Ce 3 août, à Cirey, par Vassy.

Lorsque la divine Émilie
À l’ombre des bois entendit
Cette élégante bergerie[1]
Où l’ignorant Daphnis languit
Près de son innocente amie,
Où le dieu d’amour s’applaudit
De leur naïve sympathie,
Où des Jeux la troupe choisie
Danse avec eux, et leur sourit ;
Où, sans art, sans coquetterie.
Le sentiment règne, et bannit
Ce qu’on nomme galanterie ;
Où ce qu’on pense et ce qu’on dit
Est tendre sans afféterie :
Alors votre belle Émilie
Soupira tendrement, et dit :
« Si ces innocents, que conduit
La nature simple et sauvage.
Ont tant de tendresse en partage.
Que feront donc les gens d’esprit ? »

Vous voyez, mon cher Cideville, que la sublime Émilie a entendu et approuvé votre aimable ouvrage, et qu’elle juge que celui qui a mis tant de tendresse dans la bouche de ces amants ignorants doit avoir le cœur bien savant.

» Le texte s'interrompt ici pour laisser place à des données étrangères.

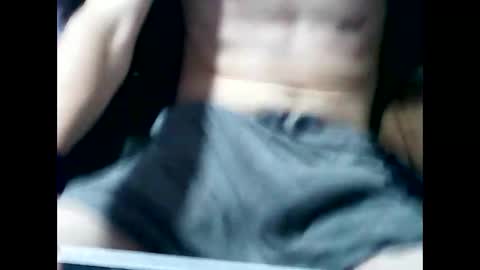 Snapshot of bectcockcb chatting on October 2025 09:36:01 PM bestcockonCB online show from October 2025 09:36:01 PM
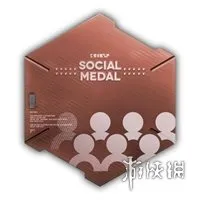 《明日方舟终末地》全成就一览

Nous sommes, M. Linant et moi, dans son château. Il ne tient qu’à elle d’enseigner le latin au précepteur, qui restituera au fils ce qu’il aura reçu de la mère. Nous apprendrons tous deux d’elle à penser. Il faut que nous mettions à profit un temps heureux. Je me flatte que Linant fera, sous ses yeux, quelque bonne tragédie, à moins qu’elle n’en veuille faire un géomètre et un métaphysicien. Il faudrait être universel pour être digne d’elle. Pour moi, je ne suis actuellement que son maçon.

Ma main peu juste, mais légère,
Tenait autrefois, tour à tour,
Ou le flageolet de l’Amour,
Ou la trompette de la guerre.

  1. L’opéra de Daphnis et Chloé, que Cideville a laissé imparfait. (Cl.)